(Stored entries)
* BEGIN *

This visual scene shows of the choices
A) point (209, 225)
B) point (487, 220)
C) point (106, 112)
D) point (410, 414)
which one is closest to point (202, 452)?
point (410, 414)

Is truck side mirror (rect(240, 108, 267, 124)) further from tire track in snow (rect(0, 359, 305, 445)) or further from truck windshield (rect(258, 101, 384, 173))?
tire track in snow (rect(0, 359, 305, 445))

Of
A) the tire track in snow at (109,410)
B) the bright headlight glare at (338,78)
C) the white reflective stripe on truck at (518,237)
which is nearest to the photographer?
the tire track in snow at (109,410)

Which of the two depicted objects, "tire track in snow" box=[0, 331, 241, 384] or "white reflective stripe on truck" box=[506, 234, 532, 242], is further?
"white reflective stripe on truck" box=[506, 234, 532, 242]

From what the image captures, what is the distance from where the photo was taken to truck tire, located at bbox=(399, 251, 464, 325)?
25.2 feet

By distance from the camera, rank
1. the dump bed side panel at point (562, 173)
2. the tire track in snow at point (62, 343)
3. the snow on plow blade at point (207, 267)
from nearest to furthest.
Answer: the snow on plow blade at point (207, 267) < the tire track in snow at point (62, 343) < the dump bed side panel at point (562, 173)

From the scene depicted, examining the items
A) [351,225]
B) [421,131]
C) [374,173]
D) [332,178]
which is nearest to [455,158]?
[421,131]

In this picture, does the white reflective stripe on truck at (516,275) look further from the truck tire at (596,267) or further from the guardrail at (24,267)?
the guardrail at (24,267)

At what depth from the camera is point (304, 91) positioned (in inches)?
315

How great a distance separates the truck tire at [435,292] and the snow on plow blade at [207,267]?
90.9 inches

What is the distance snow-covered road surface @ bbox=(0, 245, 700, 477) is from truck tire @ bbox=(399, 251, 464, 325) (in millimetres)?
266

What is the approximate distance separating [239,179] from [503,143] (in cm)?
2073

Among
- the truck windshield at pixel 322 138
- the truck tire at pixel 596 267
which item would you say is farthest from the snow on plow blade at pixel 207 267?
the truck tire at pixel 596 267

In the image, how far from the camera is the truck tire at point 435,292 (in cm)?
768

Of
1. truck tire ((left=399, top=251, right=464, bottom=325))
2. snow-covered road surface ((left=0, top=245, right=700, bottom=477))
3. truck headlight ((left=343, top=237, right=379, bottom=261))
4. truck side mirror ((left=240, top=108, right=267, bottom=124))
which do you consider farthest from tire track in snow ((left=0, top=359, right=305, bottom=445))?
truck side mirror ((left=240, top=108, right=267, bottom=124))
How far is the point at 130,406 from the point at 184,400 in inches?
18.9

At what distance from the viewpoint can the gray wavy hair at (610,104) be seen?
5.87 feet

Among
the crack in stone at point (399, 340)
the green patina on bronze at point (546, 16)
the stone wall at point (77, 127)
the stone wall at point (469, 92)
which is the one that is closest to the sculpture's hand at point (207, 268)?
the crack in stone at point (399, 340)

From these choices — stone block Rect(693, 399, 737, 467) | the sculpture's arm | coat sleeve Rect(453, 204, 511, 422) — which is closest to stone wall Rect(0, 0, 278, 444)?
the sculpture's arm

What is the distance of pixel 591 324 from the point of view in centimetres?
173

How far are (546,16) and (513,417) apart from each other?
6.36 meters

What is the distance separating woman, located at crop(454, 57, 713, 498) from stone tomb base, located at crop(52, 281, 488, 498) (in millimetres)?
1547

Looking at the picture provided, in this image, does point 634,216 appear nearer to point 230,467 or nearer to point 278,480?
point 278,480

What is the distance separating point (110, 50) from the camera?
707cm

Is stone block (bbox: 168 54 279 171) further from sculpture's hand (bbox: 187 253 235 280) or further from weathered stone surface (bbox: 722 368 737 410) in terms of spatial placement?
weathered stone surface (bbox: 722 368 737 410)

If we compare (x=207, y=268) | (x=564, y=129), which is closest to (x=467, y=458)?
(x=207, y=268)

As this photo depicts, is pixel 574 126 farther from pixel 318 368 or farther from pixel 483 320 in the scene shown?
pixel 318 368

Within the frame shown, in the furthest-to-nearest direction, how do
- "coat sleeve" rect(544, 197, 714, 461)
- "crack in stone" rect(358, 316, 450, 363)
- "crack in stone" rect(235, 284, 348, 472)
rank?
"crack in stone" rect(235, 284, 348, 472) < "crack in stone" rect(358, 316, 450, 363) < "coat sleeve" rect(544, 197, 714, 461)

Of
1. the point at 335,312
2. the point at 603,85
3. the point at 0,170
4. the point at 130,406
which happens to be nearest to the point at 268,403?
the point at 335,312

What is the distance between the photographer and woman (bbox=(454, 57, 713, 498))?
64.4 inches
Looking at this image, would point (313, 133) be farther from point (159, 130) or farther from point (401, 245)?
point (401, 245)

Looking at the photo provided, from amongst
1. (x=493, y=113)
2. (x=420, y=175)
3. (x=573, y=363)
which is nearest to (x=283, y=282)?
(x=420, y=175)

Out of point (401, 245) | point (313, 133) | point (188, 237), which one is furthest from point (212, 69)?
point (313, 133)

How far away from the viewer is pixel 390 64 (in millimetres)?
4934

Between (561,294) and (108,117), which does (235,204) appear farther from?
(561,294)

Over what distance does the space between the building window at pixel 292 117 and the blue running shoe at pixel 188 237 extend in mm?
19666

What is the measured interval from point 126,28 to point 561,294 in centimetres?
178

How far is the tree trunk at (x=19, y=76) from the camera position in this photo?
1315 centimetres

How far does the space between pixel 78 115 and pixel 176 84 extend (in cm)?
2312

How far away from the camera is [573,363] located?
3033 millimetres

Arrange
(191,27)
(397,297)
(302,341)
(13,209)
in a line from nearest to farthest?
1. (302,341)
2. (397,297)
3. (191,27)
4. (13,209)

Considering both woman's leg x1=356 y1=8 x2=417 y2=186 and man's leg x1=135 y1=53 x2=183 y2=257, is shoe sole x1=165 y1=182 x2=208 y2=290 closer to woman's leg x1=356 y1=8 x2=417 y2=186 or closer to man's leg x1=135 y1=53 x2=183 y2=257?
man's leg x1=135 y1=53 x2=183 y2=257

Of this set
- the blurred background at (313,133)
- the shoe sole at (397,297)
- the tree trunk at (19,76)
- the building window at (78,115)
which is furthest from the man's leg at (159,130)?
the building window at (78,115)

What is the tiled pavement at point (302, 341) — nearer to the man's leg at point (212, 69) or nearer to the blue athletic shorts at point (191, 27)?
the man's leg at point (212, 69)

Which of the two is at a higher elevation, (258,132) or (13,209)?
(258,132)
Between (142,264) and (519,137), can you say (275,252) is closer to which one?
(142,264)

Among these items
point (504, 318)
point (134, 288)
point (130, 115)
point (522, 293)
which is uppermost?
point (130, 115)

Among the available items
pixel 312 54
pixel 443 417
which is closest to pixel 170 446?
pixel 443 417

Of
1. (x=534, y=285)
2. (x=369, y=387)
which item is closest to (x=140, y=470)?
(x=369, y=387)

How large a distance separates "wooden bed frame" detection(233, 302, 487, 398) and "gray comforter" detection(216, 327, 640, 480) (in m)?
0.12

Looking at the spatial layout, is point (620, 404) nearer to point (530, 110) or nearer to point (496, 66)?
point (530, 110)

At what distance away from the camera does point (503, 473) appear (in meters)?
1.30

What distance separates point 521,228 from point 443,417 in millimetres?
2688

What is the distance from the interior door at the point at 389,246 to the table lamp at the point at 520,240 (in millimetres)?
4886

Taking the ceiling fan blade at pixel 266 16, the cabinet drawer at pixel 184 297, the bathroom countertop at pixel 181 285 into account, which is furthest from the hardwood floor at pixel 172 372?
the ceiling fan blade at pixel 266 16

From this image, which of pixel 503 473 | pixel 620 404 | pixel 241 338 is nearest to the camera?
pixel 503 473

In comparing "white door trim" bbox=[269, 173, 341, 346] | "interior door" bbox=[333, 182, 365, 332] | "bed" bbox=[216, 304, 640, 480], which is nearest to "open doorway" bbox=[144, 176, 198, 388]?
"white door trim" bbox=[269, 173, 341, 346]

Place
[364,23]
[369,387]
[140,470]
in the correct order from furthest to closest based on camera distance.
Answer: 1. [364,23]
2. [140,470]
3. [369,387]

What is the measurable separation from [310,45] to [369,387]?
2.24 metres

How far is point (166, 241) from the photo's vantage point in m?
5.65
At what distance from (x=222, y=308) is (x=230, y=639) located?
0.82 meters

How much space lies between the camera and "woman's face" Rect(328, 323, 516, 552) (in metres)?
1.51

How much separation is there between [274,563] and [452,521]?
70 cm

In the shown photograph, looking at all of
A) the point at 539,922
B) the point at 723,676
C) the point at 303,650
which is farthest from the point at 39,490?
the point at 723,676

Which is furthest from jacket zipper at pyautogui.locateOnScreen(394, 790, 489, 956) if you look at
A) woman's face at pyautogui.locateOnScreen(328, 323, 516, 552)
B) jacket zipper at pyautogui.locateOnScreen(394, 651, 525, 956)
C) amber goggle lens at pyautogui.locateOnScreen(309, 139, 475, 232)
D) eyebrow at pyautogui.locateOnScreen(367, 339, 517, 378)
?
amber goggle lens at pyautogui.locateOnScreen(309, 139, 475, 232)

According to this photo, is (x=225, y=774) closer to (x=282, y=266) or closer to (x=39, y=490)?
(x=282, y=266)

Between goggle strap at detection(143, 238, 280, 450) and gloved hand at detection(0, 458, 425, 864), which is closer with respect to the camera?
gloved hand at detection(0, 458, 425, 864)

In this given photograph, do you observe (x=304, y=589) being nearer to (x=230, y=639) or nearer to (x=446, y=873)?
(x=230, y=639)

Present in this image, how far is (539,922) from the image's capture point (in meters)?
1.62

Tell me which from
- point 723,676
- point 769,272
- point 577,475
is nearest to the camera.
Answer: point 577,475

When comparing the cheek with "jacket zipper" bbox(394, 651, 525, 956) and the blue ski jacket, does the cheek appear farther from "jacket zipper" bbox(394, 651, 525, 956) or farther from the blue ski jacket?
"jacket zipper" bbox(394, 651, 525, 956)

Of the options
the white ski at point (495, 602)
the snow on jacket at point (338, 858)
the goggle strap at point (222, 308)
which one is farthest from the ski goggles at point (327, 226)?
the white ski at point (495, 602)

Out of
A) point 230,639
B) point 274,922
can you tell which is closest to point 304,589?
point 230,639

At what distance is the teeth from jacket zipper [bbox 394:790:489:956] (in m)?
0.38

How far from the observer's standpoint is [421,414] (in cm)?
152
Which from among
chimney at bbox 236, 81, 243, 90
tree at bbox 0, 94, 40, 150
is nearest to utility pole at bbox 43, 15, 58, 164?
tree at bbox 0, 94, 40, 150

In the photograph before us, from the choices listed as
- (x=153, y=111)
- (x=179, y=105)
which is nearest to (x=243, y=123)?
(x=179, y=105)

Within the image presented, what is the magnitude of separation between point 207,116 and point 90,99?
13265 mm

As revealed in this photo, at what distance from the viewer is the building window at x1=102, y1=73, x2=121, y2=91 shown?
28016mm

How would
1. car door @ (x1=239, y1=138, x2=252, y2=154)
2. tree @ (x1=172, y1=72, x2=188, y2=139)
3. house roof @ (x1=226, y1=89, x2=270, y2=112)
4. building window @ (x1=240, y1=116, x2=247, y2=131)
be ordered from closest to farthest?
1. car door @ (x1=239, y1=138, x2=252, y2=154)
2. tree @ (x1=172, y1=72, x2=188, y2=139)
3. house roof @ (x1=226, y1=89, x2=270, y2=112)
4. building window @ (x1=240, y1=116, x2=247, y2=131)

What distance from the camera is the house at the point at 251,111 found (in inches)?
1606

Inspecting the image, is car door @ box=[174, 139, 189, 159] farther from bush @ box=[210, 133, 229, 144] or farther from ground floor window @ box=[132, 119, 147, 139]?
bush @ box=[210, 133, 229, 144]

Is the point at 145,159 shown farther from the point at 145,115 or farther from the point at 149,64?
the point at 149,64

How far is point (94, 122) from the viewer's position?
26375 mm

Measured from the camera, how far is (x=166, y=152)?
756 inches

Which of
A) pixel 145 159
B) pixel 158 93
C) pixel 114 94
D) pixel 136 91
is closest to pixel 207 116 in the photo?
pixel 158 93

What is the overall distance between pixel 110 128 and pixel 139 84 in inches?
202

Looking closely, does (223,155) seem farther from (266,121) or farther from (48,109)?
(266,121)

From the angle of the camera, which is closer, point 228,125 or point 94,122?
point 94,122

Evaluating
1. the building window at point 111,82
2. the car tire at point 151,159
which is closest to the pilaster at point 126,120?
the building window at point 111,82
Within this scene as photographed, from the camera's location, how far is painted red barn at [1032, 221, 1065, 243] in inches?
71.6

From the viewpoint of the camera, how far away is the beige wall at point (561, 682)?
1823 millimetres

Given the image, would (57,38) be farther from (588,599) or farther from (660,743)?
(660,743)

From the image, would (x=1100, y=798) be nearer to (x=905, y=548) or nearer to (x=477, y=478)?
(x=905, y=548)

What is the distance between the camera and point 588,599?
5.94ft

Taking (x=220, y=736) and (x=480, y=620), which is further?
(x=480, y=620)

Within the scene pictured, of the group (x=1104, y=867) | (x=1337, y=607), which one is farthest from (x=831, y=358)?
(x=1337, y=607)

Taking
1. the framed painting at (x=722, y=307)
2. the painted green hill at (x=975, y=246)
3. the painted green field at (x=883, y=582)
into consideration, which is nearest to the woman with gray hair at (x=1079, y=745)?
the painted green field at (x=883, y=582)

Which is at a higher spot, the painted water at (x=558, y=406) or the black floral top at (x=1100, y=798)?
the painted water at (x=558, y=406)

* END *

### Task objective
Put the stretch of the entries from the line containing "Within the scene" through the end of the entries into a JSON list of strings, one string per line, leaving out blank lines.

### Solution for this exercise
[
  "Within the scene pictured, of the group (x=1104, y=867) | (x=1337, y=607), which one is farthest from (x=831, y=358)?",
  "(x=1337, y=607)",
  "Taking",
  "1. the framed painting at (x=722, y=307)",
  "2. the painted green hill at (x=975, y=246)",
  "3. the painted green field at (x=883, y=582)",
  "into consideration, which is nearest to the woman with gray hair at (x=1079, y=745)?",
  "the painted green field at (x=883, y=582)",
  "Which is at a higher spot, the painted water at (x=558, y=406) or the black floral top at (x=1100, y=798)?",
  "the painted water at (x=558, y=406)"
]